Dive Brief:
- Takeda's board of directors laid out a three-pronged performance plan for CEO Christophe Weber and senior executives to meet, as the pharma seeks to integrate Shire into its operations following last year's acquisition.
- Beyond revenue, profit and cash flow targets, performance benchmarks include initiation of pivotal trials and integration costs to justify the $62 billion takeover of Shire.
- Announcement of the performance plan follows reports that Takeda employees in Korea objected to higher compensation received by former Shire employees.
Dive Insight:
Big pharma executives often cite integration costs and hassles as one reason to not acquire other big companies. Takeda's $62 billion takeout of Shire, completed in January, was viewed skeptically by some shareholders for that reason, and the public announcement of executive performance plans may help assuage some of those doubts.

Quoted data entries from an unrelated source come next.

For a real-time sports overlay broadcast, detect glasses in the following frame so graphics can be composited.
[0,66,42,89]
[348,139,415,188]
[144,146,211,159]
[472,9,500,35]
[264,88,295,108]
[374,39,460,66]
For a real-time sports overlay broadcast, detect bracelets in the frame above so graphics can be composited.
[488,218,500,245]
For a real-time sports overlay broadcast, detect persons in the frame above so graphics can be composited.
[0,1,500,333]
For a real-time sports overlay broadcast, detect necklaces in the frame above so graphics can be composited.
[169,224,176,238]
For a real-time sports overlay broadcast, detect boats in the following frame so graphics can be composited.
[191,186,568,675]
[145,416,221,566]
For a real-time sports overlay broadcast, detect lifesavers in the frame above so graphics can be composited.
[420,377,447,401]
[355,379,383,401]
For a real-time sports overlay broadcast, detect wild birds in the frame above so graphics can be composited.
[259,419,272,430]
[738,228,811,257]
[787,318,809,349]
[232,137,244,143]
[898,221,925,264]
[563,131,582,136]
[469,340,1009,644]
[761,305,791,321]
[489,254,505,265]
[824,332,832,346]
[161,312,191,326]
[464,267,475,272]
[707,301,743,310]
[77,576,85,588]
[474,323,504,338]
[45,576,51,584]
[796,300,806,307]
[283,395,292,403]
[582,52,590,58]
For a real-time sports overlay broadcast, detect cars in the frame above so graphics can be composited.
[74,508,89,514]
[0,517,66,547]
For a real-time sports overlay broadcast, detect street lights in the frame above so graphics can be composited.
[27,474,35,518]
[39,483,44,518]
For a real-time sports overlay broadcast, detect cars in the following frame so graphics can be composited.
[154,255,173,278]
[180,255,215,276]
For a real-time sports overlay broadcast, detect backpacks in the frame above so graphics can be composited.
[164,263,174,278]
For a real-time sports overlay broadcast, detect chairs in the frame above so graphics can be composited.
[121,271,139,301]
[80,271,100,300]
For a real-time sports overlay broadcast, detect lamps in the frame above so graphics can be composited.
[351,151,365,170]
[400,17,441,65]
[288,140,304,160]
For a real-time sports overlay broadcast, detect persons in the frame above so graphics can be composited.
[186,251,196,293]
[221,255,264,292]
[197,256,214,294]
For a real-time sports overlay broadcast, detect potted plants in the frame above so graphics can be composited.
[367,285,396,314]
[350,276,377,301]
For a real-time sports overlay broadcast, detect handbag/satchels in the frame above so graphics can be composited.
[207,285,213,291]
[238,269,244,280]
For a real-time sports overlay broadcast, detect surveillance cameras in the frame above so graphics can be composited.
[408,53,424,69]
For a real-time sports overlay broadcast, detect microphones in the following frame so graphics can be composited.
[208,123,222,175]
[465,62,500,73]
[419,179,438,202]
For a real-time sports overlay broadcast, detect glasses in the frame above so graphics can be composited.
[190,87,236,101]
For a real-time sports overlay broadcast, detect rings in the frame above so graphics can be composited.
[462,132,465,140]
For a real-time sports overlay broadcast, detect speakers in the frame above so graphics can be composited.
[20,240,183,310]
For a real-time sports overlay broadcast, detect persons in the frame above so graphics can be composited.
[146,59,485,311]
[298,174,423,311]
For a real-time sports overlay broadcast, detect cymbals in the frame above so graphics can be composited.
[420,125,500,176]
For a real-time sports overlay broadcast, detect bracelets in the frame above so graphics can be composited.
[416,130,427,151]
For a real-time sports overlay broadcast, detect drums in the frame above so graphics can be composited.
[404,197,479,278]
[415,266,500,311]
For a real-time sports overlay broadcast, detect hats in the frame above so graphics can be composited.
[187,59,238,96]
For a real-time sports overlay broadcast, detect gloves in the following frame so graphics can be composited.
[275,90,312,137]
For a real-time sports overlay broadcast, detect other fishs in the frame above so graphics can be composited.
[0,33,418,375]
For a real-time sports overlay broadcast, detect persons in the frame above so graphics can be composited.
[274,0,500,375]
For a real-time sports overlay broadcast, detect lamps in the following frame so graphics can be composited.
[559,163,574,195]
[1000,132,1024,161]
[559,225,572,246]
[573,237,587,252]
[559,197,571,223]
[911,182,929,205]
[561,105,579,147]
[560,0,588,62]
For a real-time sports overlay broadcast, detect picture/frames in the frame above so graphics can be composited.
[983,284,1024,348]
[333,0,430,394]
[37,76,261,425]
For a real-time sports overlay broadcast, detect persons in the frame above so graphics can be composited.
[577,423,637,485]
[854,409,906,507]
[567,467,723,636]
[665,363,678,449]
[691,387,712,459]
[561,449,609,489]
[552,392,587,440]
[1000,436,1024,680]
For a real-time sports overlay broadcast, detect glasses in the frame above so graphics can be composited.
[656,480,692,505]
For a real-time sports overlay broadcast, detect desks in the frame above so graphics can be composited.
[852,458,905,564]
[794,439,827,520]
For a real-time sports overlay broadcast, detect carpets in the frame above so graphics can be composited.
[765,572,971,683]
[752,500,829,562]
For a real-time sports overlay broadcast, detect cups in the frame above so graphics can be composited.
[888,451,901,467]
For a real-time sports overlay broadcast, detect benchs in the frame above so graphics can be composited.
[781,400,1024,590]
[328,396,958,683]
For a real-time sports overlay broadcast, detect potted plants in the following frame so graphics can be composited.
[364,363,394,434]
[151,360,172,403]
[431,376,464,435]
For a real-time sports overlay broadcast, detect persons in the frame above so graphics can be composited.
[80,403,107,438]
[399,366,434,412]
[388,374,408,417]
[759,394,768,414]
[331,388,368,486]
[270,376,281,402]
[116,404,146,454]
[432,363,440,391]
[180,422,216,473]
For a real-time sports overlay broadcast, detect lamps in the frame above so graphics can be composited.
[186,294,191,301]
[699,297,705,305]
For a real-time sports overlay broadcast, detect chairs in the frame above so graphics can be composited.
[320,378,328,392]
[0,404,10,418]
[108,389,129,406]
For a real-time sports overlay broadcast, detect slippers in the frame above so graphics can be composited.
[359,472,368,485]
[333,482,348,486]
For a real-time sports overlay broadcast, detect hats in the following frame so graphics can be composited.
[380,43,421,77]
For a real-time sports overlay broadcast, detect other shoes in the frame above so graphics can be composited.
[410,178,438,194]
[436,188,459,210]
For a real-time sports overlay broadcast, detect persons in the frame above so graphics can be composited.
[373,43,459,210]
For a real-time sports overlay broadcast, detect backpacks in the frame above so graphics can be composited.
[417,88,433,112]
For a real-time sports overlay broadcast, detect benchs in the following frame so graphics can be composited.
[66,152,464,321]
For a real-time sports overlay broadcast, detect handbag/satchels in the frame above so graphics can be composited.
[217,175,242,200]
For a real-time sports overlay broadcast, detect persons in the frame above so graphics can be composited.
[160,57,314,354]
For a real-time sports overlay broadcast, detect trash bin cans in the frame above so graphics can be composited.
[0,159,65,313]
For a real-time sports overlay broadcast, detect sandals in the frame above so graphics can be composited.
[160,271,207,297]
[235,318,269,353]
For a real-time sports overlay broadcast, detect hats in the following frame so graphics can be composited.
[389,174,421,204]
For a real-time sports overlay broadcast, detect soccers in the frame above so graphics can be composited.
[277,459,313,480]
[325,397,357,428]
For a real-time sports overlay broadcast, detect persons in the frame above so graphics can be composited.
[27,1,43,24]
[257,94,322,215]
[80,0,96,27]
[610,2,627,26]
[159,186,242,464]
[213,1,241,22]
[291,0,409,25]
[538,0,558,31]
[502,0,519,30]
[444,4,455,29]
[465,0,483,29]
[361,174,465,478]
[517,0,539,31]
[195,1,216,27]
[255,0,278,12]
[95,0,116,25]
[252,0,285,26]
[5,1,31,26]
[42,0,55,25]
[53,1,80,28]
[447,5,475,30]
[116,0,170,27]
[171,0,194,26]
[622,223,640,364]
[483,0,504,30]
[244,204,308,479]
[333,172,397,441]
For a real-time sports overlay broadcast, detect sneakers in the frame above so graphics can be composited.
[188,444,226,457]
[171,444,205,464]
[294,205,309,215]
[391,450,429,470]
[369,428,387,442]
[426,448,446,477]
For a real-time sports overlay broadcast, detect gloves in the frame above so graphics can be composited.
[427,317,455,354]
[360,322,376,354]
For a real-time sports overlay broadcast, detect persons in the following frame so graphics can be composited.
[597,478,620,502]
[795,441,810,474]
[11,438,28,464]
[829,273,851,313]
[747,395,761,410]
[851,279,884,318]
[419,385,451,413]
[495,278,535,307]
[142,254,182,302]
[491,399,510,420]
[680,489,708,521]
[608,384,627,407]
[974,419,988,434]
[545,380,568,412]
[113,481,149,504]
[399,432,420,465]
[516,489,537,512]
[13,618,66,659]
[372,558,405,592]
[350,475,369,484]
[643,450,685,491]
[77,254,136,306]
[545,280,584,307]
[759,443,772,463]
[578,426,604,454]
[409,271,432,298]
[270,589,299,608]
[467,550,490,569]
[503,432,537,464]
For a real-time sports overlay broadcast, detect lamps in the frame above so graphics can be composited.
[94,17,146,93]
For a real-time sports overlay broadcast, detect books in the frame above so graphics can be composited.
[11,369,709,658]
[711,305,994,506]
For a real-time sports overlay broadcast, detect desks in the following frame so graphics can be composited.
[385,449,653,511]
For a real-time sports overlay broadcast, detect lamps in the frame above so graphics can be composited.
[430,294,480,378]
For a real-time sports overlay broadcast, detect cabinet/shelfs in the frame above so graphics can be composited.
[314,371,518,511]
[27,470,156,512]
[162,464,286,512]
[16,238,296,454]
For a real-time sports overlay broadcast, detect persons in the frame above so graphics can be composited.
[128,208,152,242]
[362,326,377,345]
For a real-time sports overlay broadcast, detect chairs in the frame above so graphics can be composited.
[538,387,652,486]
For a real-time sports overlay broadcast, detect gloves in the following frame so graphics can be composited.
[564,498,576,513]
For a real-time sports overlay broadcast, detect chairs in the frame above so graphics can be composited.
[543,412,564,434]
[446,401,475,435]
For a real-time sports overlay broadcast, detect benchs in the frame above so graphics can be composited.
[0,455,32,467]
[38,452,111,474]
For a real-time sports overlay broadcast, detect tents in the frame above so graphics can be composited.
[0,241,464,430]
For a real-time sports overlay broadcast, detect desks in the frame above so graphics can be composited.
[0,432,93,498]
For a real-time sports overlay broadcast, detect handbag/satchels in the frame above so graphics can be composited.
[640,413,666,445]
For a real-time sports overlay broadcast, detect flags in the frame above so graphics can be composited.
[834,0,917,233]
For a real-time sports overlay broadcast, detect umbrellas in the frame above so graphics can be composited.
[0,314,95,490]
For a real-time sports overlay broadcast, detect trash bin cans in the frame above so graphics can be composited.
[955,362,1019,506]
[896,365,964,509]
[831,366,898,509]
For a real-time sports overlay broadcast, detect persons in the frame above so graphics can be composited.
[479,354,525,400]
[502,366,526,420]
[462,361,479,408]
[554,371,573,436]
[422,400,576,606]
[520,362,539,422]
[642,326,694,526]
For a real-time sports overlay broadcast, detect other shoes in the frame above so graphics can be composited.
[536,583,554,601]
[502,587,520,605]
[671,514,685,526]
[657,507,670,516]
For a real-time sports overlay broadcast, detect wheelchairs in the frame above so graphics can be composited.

Executive and employee bonus plans are common in biopharma, but the Takeda board's public disclosure of the bonus plan is unusual.
The Shire acquisition is addressed in two ways: Beating integration cost targets and generating enough cash to pay down debt.
A special integration plan will reward employees for beating overall operating costs, integration costs and debt-to-earnings ratio targets between 2019 and 2021. As long as operating and integration costs stay below 105% of target, executives will be eligible for a bonus.
A long-term incentive plan includes a bonus for hitting free cash flow benchmarks to enable debt retirement. At least 90% of that target must be met before bonuses will be paid.
Takeda borrowed about $30 billion, or about one and a half times its annual revenue, to finance the Shire deal.
Broadly, if corporate revenue falls below 97% of target and operating profit and earnings per share fall below 95% of target in the current fiscal year, which ends in March 2020, Weber and his executive team will not be eligible for bonuses based on those metrics.
The board also put in place a long-term incentive plan to "focus participants on sustained performance during and after the integration of Shire." In addition to free cash flow generation, the bonus plan will pay out if at least 96% of three-year accumulated revenue targets and 93% of operating profit goals are achieved.
The long-term incentive plan includes a pivotal trial initiation target that Takeda did not reveal because of competitive concerns.
This part of the plan can be increased or reduced based on Takeda's stock performance relative to a basket of 16 big pharma companies.
A Takeda spokesperson did not respond to an email seeking comment.